Ex-ministro do Ensino Superior: “Eu acho que é uma loucura a decisão de rever o RJIES”

Autoria: João Carranca (MEIC) e Patrícia Marques (MECD)

Com o processo de revisão do Regime Jurídico das Instituições do Ensino Superior (RJIES) a ter início e um Ensino Superior que enfrenta dificuldades significativas, o Diferencial sentou-se com Manuel Heitor, antigo Ministro da Ciência, Tecnologia e Ensino Superior para discutir o estado atual da pasta que tutelou entre 2015 e 2022.

O Regime Jurídico das Instituições do Ensino Superior (RJIES) é a peça legal fundamental que rege o funcionamento do Ensino Superior, desde 2007. É nele que estão estabelecidas as regras para a eleição do reitor ou percentagem de participação dos estudantes nos órgãos de escola. Em 2007, a legislação aprovada previa uma revisão em 2013, que nunca chegou a acontecer e que se tem arrastado até aos dias de hoje. Muitas propostas de revisão foram escritas e apresentadas desde então, com a Comissão Independente para a Avaliação da Aplicação do Regime Jurídico das Instituições do Ensino Superior a produzir, no final de 2023, um documento aglutinador de reflexão geral sobre o estado da legislação e a sua potencial revisão.

Durante os quase 7 anos em que assumiu a pasta do Ensino Superior, Manuel Heitor nunca iniciou qualquer processo de revisão do RJIES e defende essa posição. Considera aliás que “o nosso regime jurídico é um dos melhores regimes jurídicos na europa”, com base num relatório da European University Association, que avalia o grau de autonomia dos vários sistemas universitários na Europa. Defende ainda que não há atualmente condições para uma revisão do documento, algo que já comunicou diretamente ao atual Ministro da Educação, Ciência e Inovação, Fernando Alexandre.

“Não deve haver revisão. Neste momento com o Parlamento como está, com movimentos muito estranhos da extrema direita […] eu acho que é uma loucura a decisão de rever o RJIES.”

A seu ver, em 2006, quando participou na elaboração do RJIES atual, todo o processo foi “muito difícil”, apesar de haver uma maioria absoluta do Partido Socialista, algo que o leva a ser pessimista.

“Neste momento eu não vejo um contexto político para haver uma aliança estratégica entre os vários partidos e deputados, e por isso acho que qualquer revisão vai ser sempre para ficar pior. […] Quando eu estava no Governo, mesmo no tempo da geringonça achei que não havia condições e portanto tomei a decisão com o apoio do Primeiro-Ministro de não rever o RJIES.

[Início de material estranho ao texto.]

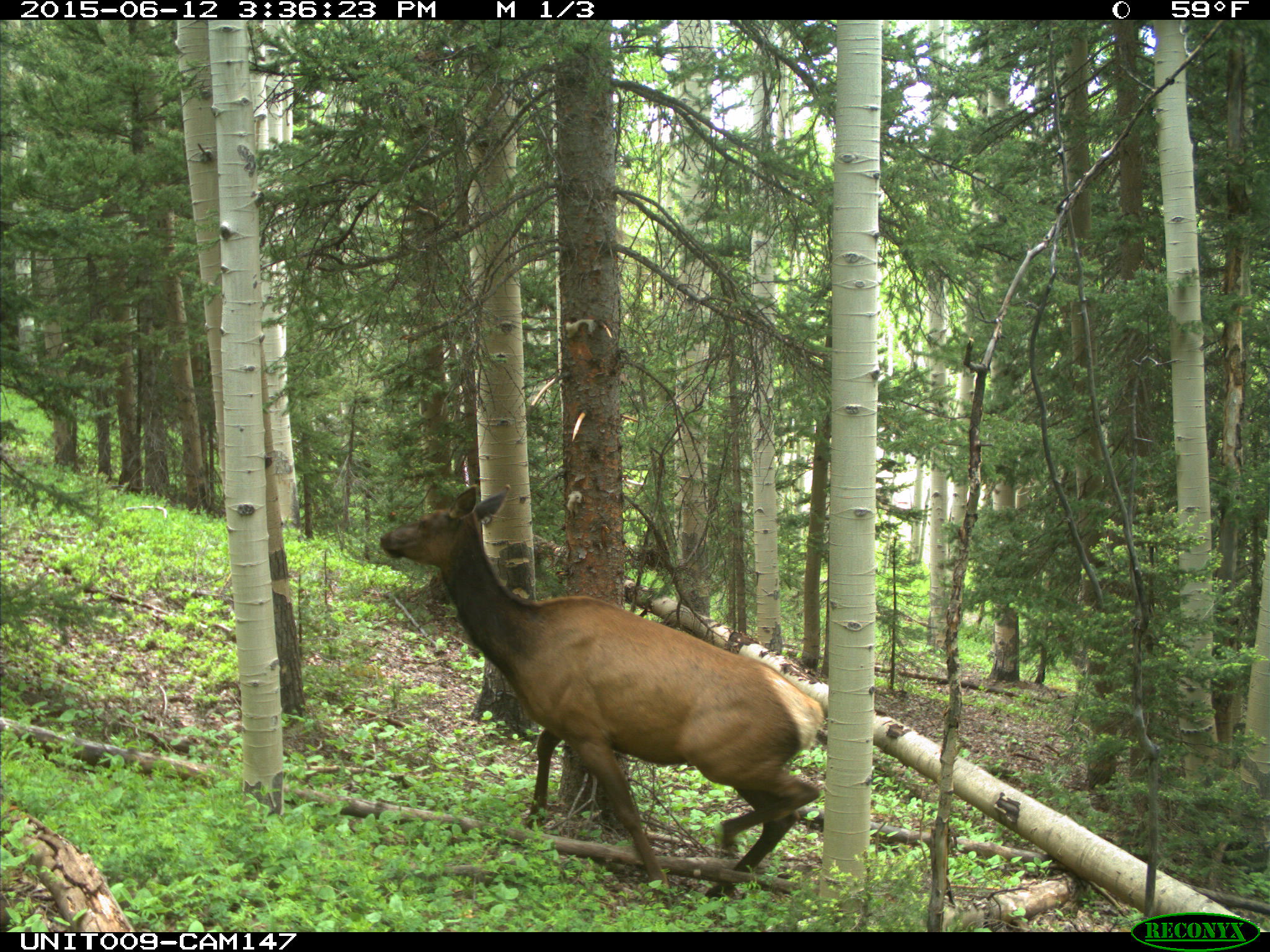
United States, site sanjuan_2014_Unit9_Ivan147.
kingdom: Animalia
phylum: Chordata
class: Mammalia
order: Artiodactyla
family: Cervidae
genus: Cervus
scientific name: Cervus elaphus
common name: red deer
Cervus elaphus (red deer).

Críticas à proposta da revisão do RJIES 

Sobre a proposta de alteração que o atual Ministro da Educação, Ciência e Inovação fez circular em dezembro de 2024, e que foi, entretanto, aprovada em Conselho de Ministros com algumas alterações, o antigo Ministro considera que há “três questões absolutamente críticas que pioram o atual regime”.

Primeiro, considera que a proposta traz “a destruição do sistema binário“. A proposta do Governo prevê, por exemplo, a possibilidade da criação de “Universidades Politécnicas” mediante o cumprimento de critérios específicos relacionados com a oferta de mestrados e doutoramentos feitos pelas instituições, medida criticada por uma parte substancial dos responsáveis no Ensino Superior.

“Esta proposta vem criar uma amálgama de instituições. A fusão, por exemplo, entre Universidades e Politécnicos, acho que é um erro político crítico, e vem contra a tendência internacional. O país que fez isto há uns anos foi o Reino Unido, e depois arrependeu-se muito.

A segunda crítica do ex-Ministro é dirigida à proposta de eleição direta do reitor e à constituição dos conselhos gerais das Universidades.

“Acho que não deve haver eleição direta, nem que os estudantes se devem envolver nisso. Os estudantes devem estar fortes e reforçados nos Conselhos Pedagógicos. […] A revisão proposta tem só uma coisa para mim muito boa, que é não poder haver a reeleição do reitor e aumentar o mandato de 4 para 6 anos. Acho que isso é bom, mas a eleição direta é um erro terrível. E, por outro lado, a anulação do poder dos membros externos no Conselho Geral, acho que é um outro erro terrível. Eu defendo Conselhos Gerais só com membros externos e não vejo problema nenhum que sejam os Conselhos Gerais a eleger os reitores.”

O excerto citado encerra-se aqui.